A little politeness goes a long way: Introducing Permission selling

A little politeness goes a long way: Introducing Permission selling

You have to admit that when you get a phone call while you are right in the middle of doing something and you answer, only to find that it’s just another sales call, you might get a tad frustrated. Doesn’t it annoy you that someone is trying to connect with you and trying to sell you a product when it just isn’t convenient for you? Rest assured, you are not alone in experiencing feelings other than pleasure when this happens. Nor are you alone in feeling like these negative feelings drive you to not want to indulge in conversation with this company, even if they’re selling a product that you’d potentially be interested in purchasing.

In-your-face sales tactics are off-putting and out-dated. It’s time for sales teams to modernize their sales techniques and start selling the polite way. Welcome to permission selling, the future of successful marketing and selling techniques.

Permission selling is based upon the Inbound marketing theory, which places the customer’s needs above all other. It’s a form of sales technique that allows the buyer to rule the engagement and the speed of the sales process.

What is permission selling?

Permission selling (a phrase coined by Seth Godin) is a sales theory that allows the customer to come to you, to be captured by your presence, without you reaching out to them. The whole concept is based around reaching out to people only after they’ve given you permission.

Take a look around you. What brand do you see that truly captures your attention? Not exactly B2B, but I’ll still use the Haribo candy advertisements as my example. Totally aside from the fact that I am totally hooked on anything sweet, these advertisements capture my attention and make me smile. They make me remember the brand and make me want to approach the brand to find out more. No one has once asked me to taste the product, no one has offered me a special price if I purchase, nothing has been sold to me. I am attracted to this brand purely through my own free-will.

Whilst enjoying the video I have allowed this company to advertise their product to me, thus opening up a gateway for them to pursue engagement and start a relationship. I have inadvertently listened to their advertisement, I have bought into their brand and I am willing to listen to their marketing. If I am to click through to their website looking for more fun videos, I am likely to agree to complete an online form for a free sample product, or for the first glimpse of their next advertisement. They have gained my permission to sell to me.

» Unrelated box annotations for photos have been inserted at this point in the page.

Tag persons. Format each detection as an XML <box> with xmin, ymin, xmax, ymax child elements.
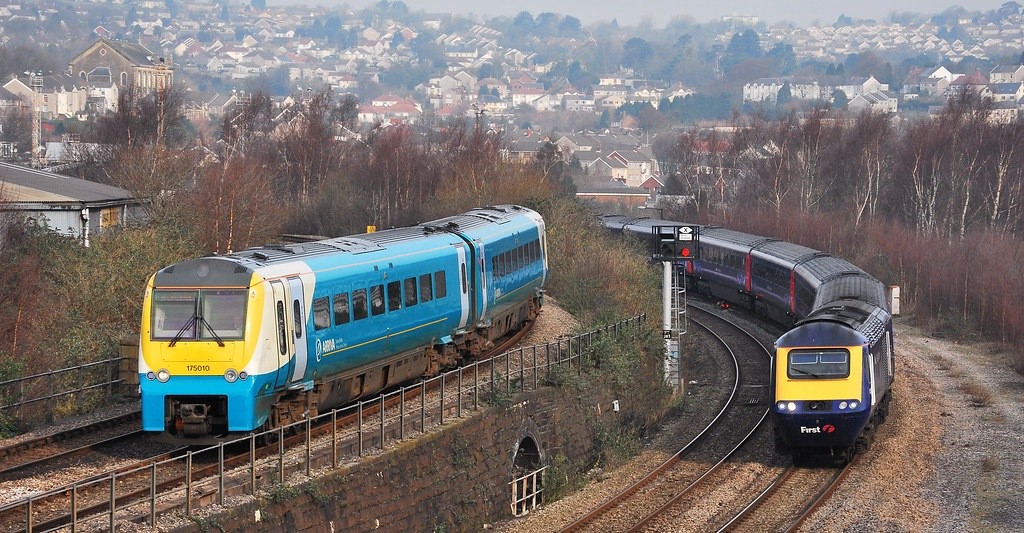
<box><xmin>390</xmin><ymin>295</ymin><xmax>399</xmax><ymax>310</ymax></box>
<box><xmin>357</xmin><ymin>304</ymin><xmax>367</xmax><ymax>318</ymax></box>
<box><xmin>422</xmin><ymin>289</ymin><xmax>429</xmax><ymax>301</ymax></box>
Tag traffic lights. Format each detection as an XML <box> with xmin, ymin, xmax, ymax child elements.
<box><xmin>659</xmin><ymin>242</ymin><xmax>696</xmax><ymax>259</ymax></box>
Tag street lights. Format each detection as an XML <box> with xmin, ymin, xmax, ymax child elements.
<box><xmin>637</xmin><ymin>206</ymin><xmax>663</xmax><ymax>219</ymax></box>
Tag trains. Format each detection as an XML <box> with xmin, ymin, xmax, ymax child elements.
<box><xmin>136</xmin><ymin>201</ymin><xmax>549</xmax><ymax>442</ymax></box>
<box><xmin>596</xmin><ymin>213</ymin><xmax>895</xmax><ymax>465</ymax></box>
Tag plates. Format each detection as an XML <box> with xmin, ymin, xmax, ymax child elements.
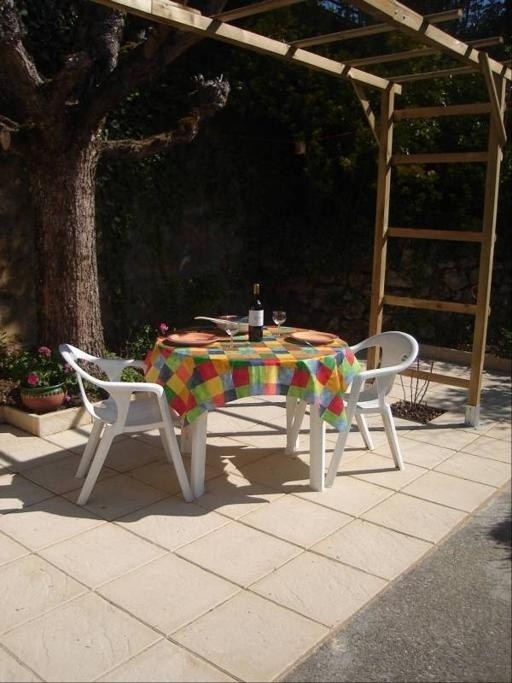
<box><xmin>169</xmin><ymin>333</ymin><xmax>219</xmax><ymax>347</ymax></box>
<box><xmin>290</xmin><ymin>332</ymin><xmax>335</xmax><ymax>346</ymax></box>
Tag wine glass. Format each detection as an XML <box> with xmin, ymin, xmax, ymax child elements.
<box><xmin>225</xmin><ymin>315</ymin><xmax>239</xmax><ymax>350</ymax></box>
<box><xmin>272</xmin><ymin>309</ymin><xmax>286</xmax><ymax>337</ymax></box>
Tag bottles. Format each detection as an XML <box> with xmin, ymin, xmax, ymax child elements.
<box><xmin>249</xmin><ymin>283</ymin><xmax>264</xmax><ymax>343</ymax></box>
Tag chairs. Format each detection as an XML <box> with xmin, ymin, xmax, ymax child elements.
<box><xmin>57</xmin><ymin>341</ymin><xmax>194</xmax><ymax>507</ymax></box>
<box><xmin>284</xmin><ymin>328</ymin><xmax>419</xmax><ymax>492</ymax></box>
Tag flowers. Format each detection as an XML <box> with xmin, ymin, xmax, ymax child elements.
<box><xmin>8</xmin><ymin>340</ymin><xmax>77</xmax><ymax>403</ymax></box>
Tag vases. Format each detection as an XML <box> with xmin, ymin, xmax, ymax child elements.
<box><xmin>21</xmin><ymin>381</ymin><xmax>69</xmax><ymax>415</ymax></box>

How does permission marketing work?

Permission marketing focuses on the following formula:

  • Attract – Bringing strangers to your brand through attractive content.
  • Convert – Turning strangers into visitors by incorporating call-to-actions within your content.
  • Close – Converting visitors to leads through follow-up lead nurturing
  • Delight – Delivering the final sale and following through with retaining customers

According to Hubspot, permission marketing is successful and leads to better results than direct marketing because your communications are:

  • Anticipated: The lead is waiting for your email.
  • Relevant: The content is something the lead is interested in.
  • Personal: The content is relevant to the lead.

As Seth Godin puts it, “Permission marketing turns strangers into friends and friends into loyal customers,” “it’s not just about entertainment – it’s about education.” Whether we’re selling candy, or promoting a unique B2B SaaS service, we, as marketers, need to forget that we are trying to sell a product and need to create appealing content that not only educated, but also ignites the imagination of the buyer.